There are plenty of people out there who have no tolerance for your novel approach to healthy eating habits. Don’t try their patience by asking for special treatment for your child when she is a guest in their homes. Simply send along prepared snacks or meals in a lunch box like you would do for school. If you keep the focus on a fun time rather than what your child eats and does not eat, the other parent will get the message that you are not seeking approval, whether she approves or not.
Let another patient or family member offer new foods.
On the other hand, if you know any positive parents, whom your child is inclined to listen to, have them offer your child some new foods they already eat at mealtime. My daughter started eating broccoli and chicken at our family friend’s house before she was ever interested in these items at home. Once we knew she had liked them elsewhere, we just added them to her diet.
Spend time together cooking.
Spark your child’s interest in food in general by checking out over-sized cookbooks from your local library. Leave them lying around on the coffee table or look at the pictures together. This is a great way to spark your child’s imagination about food and create curiosity about how to prepare foods. Tell her you’ll be happy to try some simple recipes, so long as she is willing to taste the results.
Break out ingredients from complex recipes.
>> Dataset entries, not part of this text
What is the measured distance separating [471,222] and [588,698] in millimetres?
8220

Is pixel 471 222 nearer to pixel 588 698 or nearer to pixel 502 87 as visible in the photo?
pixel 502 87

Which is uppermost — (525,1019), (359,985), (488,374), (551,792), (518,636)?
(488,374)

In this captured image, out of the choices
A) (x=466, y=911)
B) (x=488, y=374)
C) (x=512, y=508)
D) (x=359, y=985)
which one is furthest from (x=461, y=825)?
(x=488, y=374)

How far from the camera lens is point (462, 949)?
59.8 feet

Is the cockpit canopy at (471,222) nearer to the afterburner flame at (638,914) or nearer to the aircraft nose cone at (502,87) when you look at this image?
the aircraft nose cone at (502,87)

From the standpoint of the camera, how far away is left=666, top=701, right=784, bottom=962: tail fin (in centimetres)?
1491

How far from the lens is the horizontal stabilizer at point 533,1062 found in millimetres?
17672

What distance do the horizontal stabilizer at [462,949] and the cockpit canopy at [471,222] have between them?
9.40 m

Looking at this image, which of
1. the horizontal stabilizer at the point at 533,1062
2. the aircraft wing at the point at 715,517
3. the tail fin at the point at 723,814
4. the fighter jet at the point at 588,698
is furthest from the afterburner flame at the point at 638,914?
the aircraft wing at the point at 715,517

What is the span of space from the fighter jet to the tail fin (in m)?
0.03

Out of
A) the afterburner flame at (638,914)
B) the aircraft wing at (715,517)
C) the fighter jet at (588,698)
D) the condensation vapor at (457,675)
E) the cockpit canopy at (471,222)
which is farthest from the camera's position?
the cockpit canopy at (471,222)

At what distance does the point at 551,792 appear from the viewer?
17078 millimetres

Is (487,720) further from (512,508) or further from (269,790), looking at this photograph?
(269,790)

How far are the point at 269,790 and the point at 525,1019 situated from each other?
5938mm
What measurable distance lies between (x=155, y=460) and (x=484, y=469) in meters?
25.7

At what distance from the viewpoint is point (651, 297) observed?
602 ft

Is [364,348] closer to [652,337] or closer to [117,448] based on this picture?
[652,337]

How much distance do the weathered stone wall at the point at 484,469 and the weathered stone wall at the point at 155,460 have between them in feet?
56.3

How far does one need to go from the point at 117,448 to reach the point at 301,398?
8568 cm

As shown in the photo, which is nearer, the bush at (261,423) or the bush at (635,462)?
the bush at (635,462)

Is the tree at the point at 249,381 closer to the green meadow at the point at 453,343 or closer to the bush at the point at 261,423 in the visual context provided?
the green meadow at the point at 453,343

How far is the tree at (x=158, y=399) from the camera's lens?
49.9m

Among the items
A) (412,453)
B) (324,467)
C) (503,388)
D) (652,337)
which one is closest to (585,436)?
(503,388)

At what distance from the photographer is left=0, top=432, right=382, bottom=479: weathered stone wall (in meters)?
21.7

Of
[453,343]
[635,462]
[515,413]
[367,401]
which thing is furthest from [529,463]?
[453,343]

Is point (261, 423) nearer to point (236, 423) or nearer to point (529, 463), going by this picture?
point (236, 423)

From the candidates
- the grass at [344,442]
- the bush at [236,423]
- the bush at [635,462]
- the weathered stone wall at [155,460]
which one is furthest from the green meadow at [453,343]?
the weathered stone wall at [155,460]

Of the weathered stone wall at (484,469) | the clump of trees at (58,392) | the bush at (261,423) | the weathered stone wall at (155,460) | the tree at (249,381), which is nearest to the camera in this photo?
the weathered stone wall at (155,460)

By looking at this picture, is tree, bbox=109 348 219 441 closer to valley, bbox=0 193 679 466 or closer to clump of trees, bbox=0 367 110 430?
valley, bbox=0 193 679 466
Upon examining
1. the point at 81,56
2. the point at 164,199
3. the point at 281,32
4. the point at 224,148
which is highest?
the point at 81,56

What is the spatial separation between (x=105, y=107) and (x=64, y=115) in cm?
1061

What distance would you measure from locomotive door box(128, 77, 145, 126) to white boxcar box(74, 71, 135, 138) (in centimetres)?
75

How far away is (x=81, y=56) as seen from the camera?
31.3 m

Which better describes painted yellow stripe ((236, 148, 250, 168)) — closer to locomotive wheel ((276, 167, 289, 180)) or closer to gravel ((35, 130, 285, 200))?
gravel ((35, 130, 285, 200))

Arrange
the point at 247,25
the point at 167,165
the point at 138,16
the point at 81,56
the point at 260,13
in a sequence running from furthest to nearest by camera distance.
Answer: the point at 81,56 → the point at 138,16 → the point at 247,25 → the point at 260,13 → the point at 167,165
Casserole, soups, or any other complicated recipes are scorned out-of-hand by picky eaters because they can’t tell what’s in there. So, when you are preparing a one-dish meal, leave out a portion of each primary ingredient for your picky eater. Chances are good that she likes many of the ingredients, but prefers not to eat them mashed together. Offer a taste of the finished product at mealtime anyway, and don’t be too surprised if she bites.
Help Picky Eaters Learn to Love Food
- Offer young children imagination toys that allow them to play chef like Melissa & Doug’s Cutting Fruit Set.
- Outdoor pets like dogs make good active playmates for a picky eater and always set a good example of hearty eating.
- Encourage kids to play grocery store or restaurant in your kitchen.
- Watch age-appropriate food shows with your child. Chances are you will both be inspired.
- Take a pre-dinner walk around the neighborhood. Ask neighborhood kids about their favorite dinner foods.
- Keep eating fun by introducing kids to playful food spaces like tea houses, specialty stores, ethnic food markets, and frozen yogurt shops.
- Grow food outdoors in a small garden. Plant foods you know your picky eater will enjoy. Sharon Lovejoy writes wonderful illustrated gardening books that delight kids and adults.